练习题目 A
根据下面关于三角形最小路径和的摘录回答：
(i) 示例三角形自顶向下的最小路径和是多少？
(ii) 加分条件要求额外空间不超过多少？其中 n 指什么？
(iii) 第二种解法最终返回哪个值？
练习题目 B
从下面关于三角形最小路径和的摘录中原样引用一段：从“min = res[i];”起，一直到“triangle.size() - 2; i >= 0; --i)”为止。

原文摘录
Leetcode115: Triangle

Given a triangle, find the minimum path sum from top to bottom. Each step you may move to adjacent numbers on the row below.

For example, given the following triangle

[
     [2],
    [3,4],
   [6,5,7],
  [4,1,8,3]
]

The minimum path sum from top to bottom is 11 (i.e., 2 + 3 + 5 + 1 = 11).

Note:

Bonus point if you are able to do this using only O(n) extra space, where n is the total number of rows in the triangle.

要求空间复杂度不超过n

class Solution {
public:
    int minimumTotal(vector<vector<int>>& triangle) {
        int n = triangle.size();
        vector<int> res(n);
        res[0] = triangle[0][0];
        for(int i = 1; i < n; i++)
        {
            res[i] = res[i-1] + triangle[i][i];
            for(int j = i-1; j > 0; j--)
            {
                res[j] = triangle[i][j] + min(res[j-1], res[j]);
            }
            res[0] = res[0] + triangle[i][0];
        }
        int min = res[0];
        for(int i = 1; i < n; i++)
        {
            if(res[i] < min)
                min = res[i];
        }
        return min;
    }
};

另外看到一个更神的解法，不用开辟空间，只是原数组会修改。

class Solution {
public:
  int minimumTotal(vector<vector<int> > &triangle) {
    for (int i = triangle.size() - 2; i >= 0; --i)
      for (int j = 0; j < i + 1; ++j){
        if(triangle[i+1][j] > triangle[i+1][j+1]){
          triangle[i][j] += triangle[i+1][j+1];
        }else{
          triangle[i][j] += triangle[i+1][j];
        }
      }
    
    return triangle[0][0];
  }
};

(一个数据块)
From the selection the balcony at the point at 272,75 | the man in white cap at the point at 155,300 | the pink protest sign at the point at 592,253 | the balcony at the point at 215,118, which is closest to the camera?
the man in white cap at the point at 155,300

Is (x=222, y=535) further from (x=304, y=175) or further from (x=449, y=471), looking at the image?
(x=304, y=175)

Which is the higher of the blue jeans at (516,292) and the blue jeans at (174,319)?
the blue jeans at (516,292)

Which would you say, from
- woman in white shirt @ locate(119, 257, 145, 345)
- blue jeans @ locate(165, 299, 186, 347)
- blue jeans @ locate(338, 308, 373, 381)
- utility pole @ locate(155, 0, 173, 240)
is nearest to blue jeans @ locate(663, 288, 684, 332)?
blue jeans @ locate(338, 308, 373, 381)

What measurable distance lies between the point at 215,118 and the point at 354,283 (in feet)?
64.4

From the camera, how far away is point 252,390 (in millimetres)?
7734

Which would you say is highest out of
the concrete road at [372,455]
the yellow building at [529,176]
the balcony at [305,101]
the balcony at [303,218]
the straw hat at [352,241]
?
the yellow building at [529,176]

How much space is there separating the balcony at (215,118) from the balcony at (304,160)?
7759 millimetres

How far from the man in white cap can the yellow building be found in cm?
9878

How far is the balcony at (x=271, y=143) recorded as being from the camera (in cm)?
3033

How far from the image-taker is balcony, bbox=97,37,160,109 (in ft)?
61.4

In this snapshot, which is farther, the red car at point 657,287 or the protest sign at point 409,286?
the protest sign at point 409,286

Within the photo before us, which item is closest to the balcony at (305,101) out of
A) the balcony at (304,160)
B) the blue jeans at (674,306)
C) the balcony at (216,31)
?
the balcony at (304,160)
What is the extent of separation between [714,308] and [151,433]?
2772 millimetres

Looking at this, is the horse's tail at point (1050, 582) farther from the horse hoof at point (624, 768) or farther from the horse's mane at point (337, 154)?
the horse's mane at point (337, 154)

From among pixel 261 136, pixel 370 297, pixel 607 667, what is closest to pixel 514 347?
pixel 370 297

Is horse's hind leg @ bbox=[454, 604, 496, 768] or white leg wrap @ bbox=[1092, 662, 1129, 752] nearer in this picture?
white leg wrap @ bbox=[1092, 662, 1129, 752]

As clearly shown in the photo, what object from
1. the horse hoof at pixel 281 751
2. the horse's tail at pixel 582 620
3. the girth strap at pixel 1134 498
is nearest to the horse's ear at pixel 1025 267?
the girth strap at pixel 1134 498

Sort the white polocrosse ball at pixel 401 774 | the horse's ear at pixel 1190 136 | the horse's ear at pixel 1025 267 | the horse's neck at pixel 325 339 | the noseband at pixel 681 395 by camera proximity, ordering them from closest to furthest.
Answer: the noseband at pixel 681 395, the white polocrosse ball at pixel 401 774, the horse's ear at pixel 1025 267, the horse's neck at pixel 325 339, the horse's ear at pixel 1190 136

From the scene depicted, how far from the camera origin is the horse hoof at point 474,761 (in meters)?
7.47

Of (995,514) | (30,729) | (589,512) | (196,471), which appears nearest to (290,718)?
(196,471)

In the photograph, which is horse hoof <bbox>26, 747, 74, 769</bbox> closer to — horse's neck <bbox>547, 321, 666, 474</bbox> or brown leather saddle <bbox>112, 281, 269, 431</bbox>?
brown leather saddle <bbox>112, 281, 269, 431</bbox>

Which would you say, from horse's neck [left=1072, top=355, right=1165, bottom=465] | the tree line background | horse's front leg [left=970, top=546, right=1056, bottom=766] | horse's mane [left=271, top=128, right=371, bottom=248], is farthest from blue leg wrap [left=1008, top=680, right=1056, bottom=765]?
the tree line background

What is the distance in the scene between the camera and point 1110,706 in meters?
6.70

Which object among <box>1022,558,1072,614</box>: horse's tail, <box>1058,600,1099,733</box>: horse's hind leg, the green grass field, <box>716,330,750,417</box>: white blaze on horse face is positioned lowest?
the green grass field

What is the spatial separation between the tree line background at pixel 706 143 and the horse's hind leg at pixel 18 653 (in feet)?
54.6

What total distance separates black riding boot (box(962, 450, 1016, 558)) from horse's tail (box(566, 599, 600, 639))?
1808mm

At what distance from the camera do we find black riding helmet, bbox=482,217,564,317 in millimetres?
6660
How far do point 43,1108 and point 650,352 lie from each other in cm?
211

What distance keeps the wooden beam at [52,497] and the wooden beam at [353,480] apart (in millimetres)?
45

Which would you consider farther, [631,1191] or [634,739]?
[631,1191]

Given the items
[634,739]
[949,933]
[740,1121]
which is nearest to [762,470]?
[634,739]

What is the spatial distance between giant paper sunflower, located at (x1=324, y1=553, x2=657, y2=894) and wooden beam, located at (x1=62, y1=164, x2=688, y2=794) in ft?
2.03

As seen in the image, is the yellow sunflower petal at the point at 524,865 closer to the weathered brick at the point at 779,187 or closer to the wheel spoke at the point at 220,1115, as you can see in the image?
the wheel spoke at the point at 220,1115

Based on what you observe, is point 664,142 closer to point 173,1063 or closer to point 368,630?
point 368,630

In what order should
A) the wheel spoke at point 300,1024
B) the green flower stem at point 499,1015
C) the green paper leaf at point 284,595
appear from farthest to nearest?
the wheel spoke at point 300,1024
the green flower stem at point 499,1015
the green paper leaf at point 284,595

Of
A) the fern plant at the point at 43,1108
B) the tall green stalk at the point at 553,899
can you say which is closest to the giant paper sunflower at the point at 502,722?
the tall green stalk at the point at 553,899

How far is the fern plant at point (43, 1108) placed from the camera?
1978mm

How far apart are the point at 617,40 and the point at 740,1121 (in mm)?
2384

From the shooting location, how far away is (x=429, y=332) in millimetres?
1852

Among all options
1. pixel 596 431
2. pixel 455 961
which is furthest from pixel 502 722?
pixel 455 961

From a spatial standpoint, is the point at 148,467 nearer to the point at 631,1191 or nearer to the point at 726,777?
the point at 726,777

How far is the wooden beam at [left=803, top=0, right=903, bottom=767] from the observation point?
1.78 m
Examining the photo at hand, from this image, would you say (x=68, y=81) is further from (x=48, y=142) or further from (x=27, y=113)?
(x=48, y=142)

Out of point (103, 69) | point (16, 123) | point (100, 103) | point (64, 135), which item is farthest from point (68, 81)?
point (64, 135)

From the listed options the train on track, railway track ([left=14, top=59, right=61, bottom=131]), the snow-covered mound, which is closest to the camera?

练习答案 A
(i) 11，即 2 + 3 + 5 + 1 = 11。
(ii) O(n)，n 为三角形的总行数。
(iii) triangle[0][0]。

练习答案 B
min = res[i];
        }
        return min;
    }
};

另外看到一个更神的解法，不用开辟空间，只是原数组会修改。

class Solution {
public:
  int minimumTotal(vector<vector<int> > &triangle) {
    for (int i = triangle.size() - 2; i >= 0; --i)